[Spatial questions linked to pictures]
—————
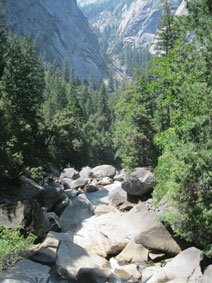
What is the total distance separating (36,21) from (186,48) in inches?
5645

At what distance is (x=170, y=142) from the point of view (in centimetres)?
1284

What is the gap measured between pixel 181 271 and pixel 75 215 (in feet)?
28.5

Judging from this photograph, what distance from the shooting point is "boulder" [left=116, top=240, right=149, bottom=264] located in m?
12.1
—————
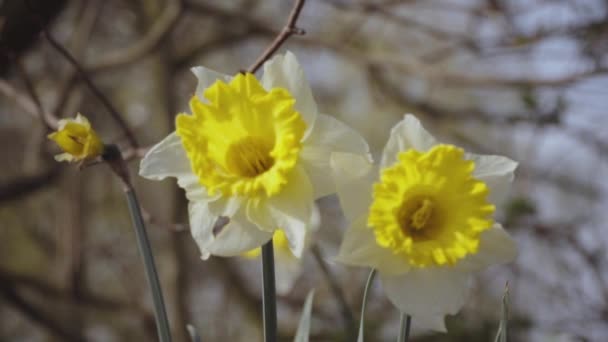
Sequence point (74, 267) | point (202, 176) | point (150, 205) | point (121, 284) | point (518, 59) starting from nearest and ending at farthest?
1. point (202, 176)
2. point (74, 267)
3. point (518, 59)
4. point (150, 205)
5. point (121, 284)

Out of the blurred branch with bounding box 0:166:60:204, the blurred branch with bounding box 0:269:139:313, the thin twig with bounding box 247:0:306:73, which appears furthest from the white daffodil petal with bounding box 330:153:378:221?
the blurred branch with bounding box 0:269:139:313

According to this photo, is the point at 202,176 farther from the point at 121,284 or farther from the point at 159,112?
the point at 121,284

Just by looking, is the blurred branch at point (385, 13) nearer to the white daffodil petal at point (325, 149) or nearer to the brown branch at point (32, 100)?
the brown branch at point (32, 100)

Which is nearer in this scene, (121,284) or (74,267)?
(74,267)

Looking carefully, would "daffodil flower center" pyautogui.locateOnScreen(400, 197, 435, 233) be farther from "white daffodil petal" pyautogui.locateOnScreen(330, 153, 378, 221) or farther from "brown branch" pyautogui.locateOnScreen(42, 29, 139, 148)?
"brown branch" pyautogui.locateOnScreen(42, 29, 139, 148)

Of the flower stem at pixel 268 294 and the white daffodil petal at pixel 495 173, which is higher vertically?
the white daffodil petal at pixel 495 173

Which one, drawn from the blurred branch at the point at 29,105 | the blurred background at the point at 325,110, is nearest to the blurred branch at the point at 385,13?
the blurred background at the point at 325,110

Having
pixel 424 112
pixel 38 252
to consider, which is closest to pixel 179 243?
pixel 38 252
—————
## TASK GOAL
Please find every line in the records above that contains the string "pyautogui", and copy each of those lines in full.

## RIGHT ANSWER
Looking carefully, would "daffodil flower center" pyautogui.locateOnScreen(400, 197, 435, 233) be farther from "white daffodil petal" pyautogui.locateOnScreen(330, 153, 378, 221) or farther from "brown branch" pyautogui.locateOnScreen(42, 29, 139, 148)?
"brown branch" pyautogui.locateOnScreen(42, 29, 139, 148)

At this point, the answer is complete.